Thursday, March 15, 2012

7 Scientific Reasons You'll Turn Out Just Like Your Parents

From Cracked, courtesy of a buddy on facebook:

Old people are cranky, slow and boring. Kids are noisy, restless and irritating. For most of us, life is about making sure we stay as awesome as we are right now -- we'll always love our video games, and music, and eating burritos at two in the morning after the bars closed. Isn't that what all the commercials tell us, that you're only as old as you feel?

Well, science has some bad news for you. The behaviors of the elderly that you write off as old-person lameness, and your behavior that the elderly credit to dickish rebellion, are all based in biology. And no, you can't stop it.


Click here to read 'em.

So I, and probably most Americans, have been operating on a somewhat dubious principle in our dealings with the rest of the human race: people's behaviors and attitudes are mostly governed by conscious thought. I mean, people's behaviors and attitudes are governed mostly by conscious thought, but I, for one, have wildly underestimated biology, hormones, and genetically hardwired routines in human interaction for most of my life. Actually, I probably continue to do so, but I'm trying to catch up.

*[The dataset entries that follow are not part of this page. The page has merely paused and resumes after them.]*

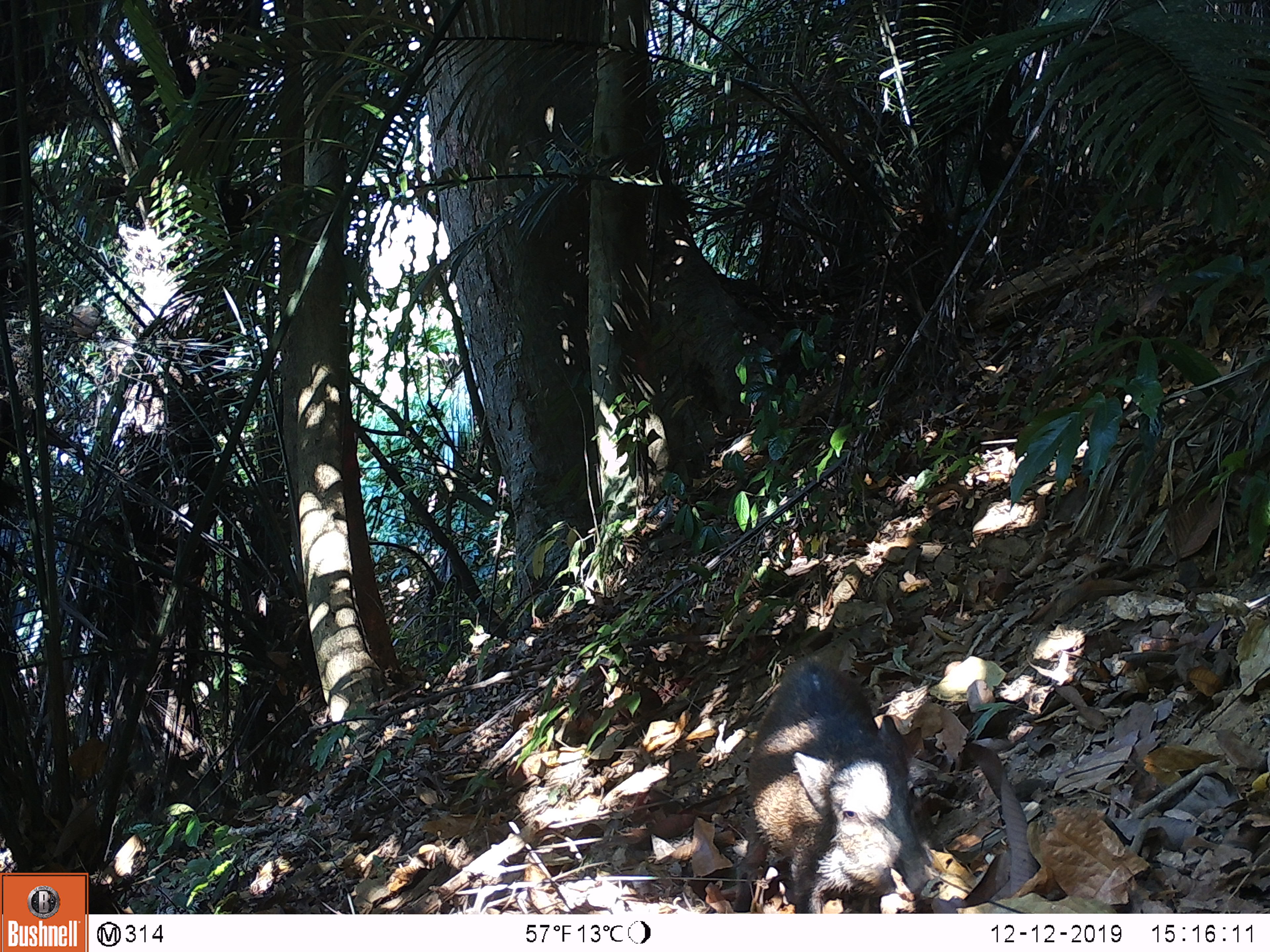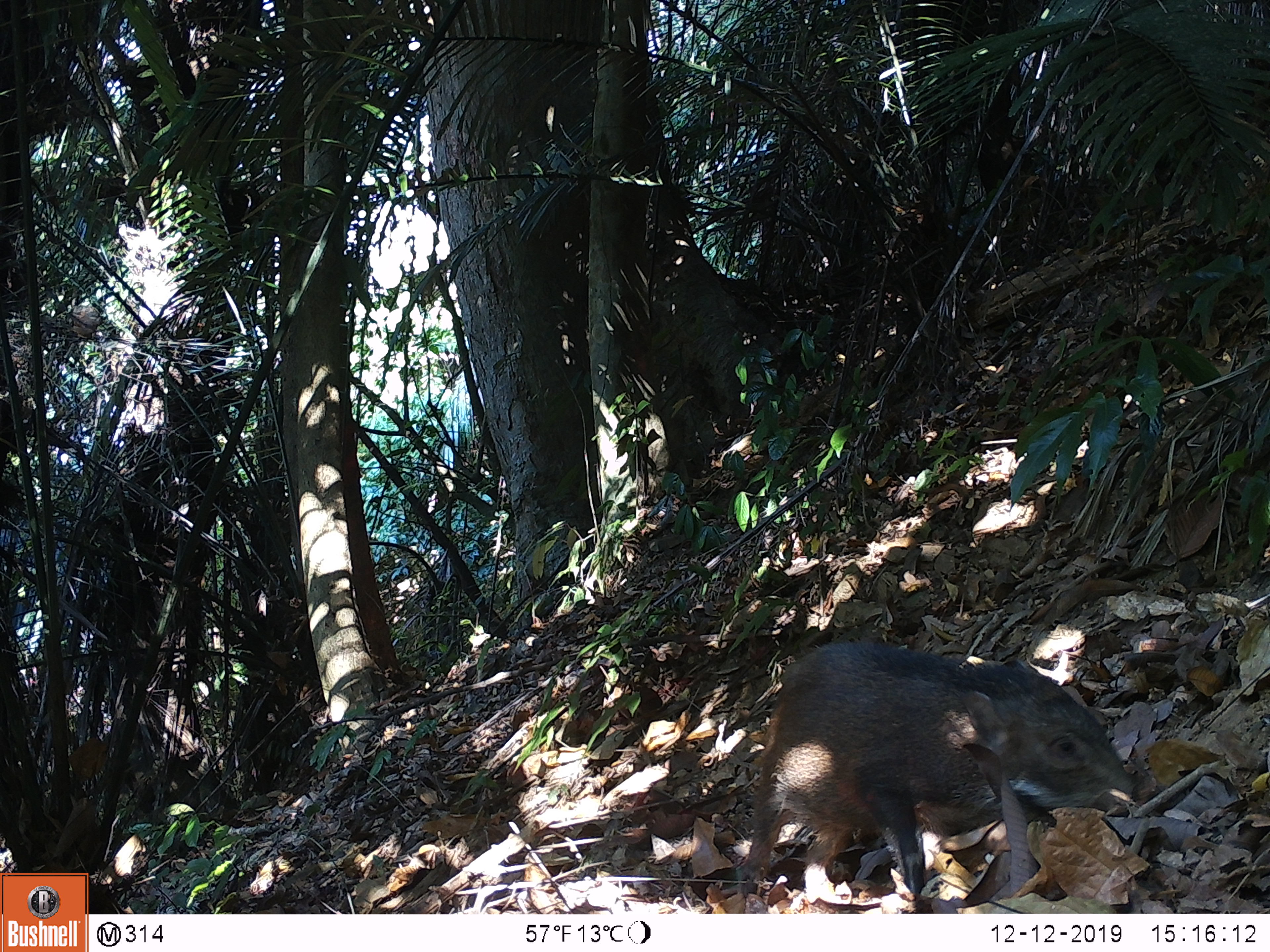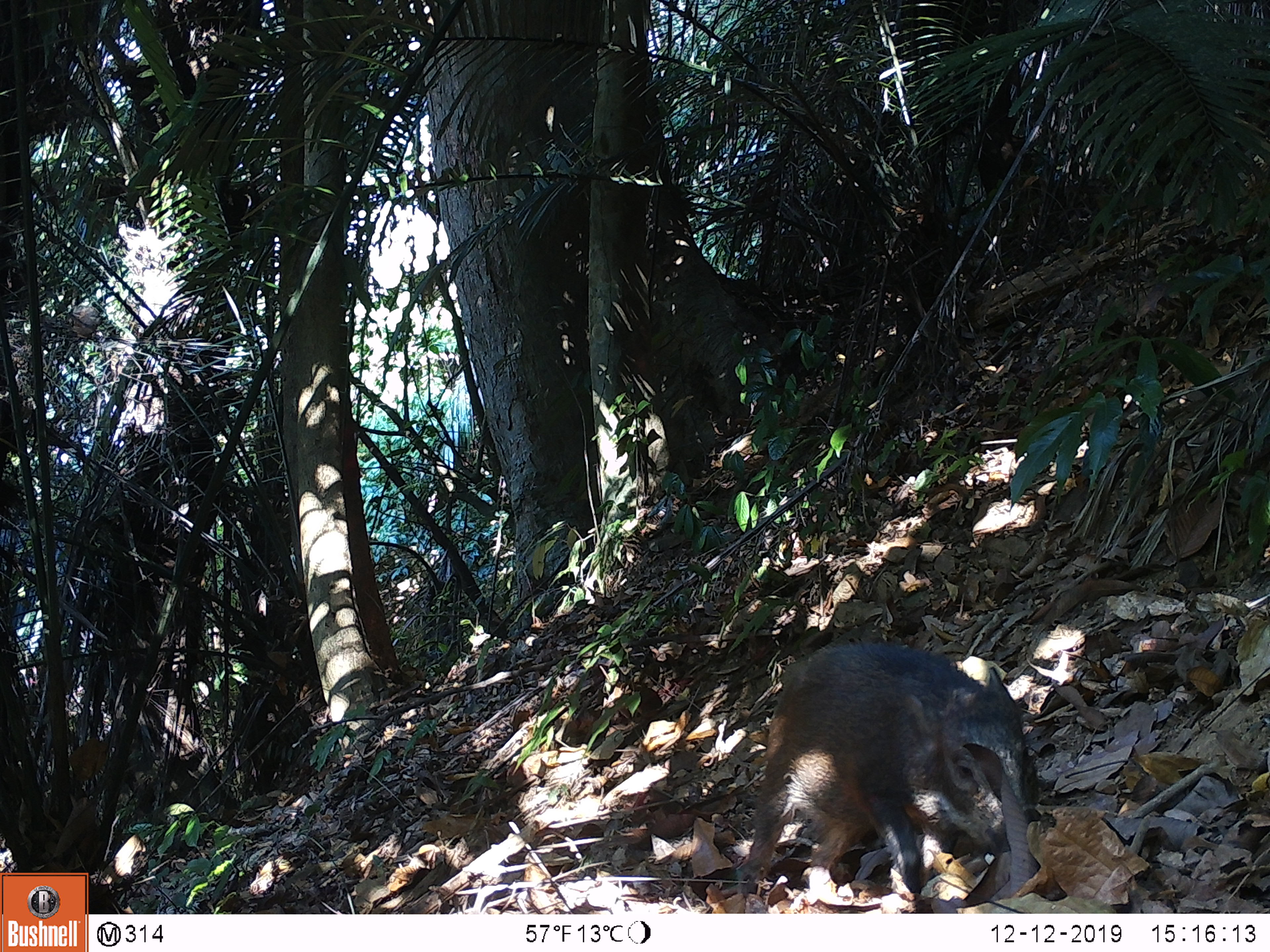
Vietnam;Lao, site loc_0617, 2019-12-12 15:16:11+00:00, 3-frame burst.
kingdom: Animalia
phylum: Chordata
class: Mammalia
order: Artiodactyla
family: Suidae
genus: Sus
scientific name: Sus scrofa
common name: eurasian wild pig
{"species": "eurasian wild pig (Sus scrofa)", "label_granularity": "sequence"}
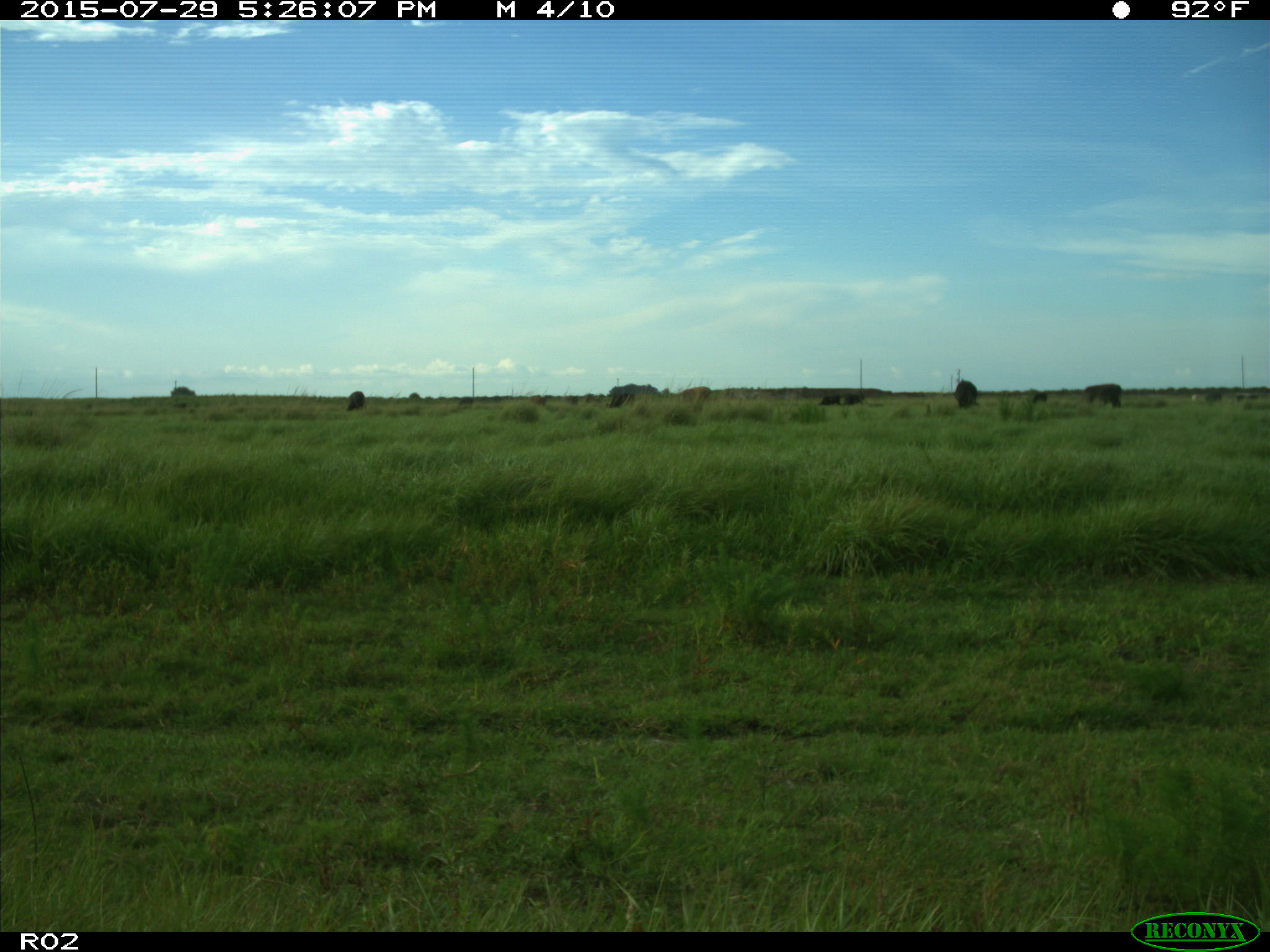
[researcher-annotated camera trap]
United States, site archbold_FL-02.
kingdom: Animalia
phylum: Chordata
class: Mammalia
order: Artiodactyla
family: Bovidae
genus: Bos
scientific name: Bos taurus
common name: domestic cow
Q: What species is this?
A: Bos taurus (domestic cow).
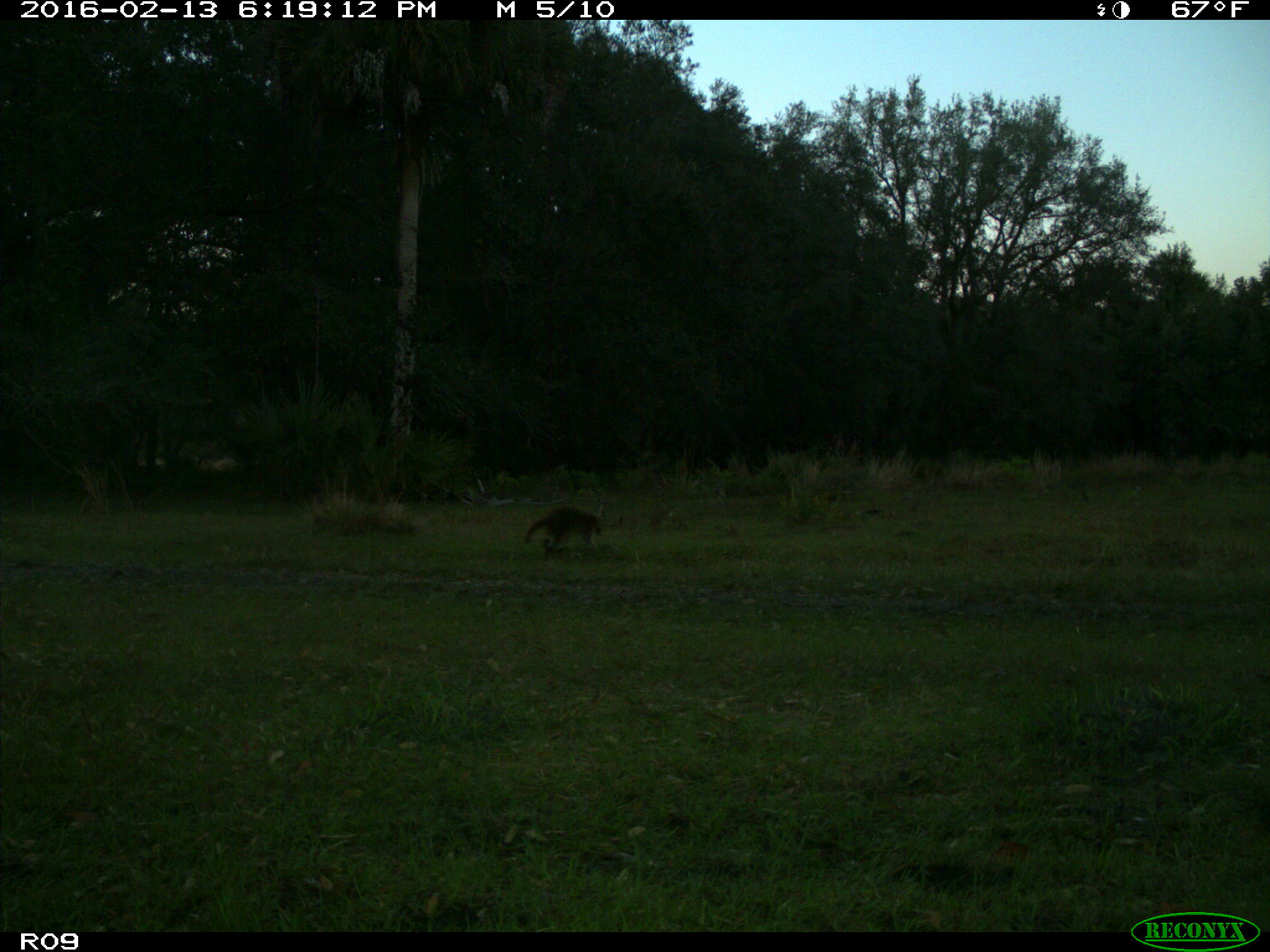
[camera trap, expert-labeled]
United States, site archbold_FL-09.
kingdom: Animalia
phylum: Chordata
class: Mammalia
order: Carnivora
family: Procyonidae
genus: Procyon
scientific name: Procyon lotor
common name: common raccoon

For me, this all began a few years ago when I started reading George Lakoff essays about conservative versus liberal attitudes. In a particular interview with him, he asserted that logic, within the human mind, is inextricably intertwined with emotion. That is, there can be no such thing as a purely logical decision; logic is always associated with emotion, whether you like it or not. It is an easy conclusion to make, and further reading on my part has supported this, that humans aren't really logical. We are, first and foremost, biological creatures, subject to our own physicality, which includes the brain, an important and complex organ, but an organ nonetheless. That is, logic, while valuable, is simply an intellectual construction of the human brain, rather than our natural way of understanding the universe. In short, we must make an effort to be reasonable.

Don't get me wrong: human beings do have a great deal of conscious control over their own thoughts and behaviors, but looking back on that great literary theme we all study in high school, reason versus passion, I find myself reevaluating the impact of passion, or rather biology, in the overall equation. Passion apparently counts for a whole lot more than I could have possibly imagined a decade ago.

I have no idea where this notion will eventually take me.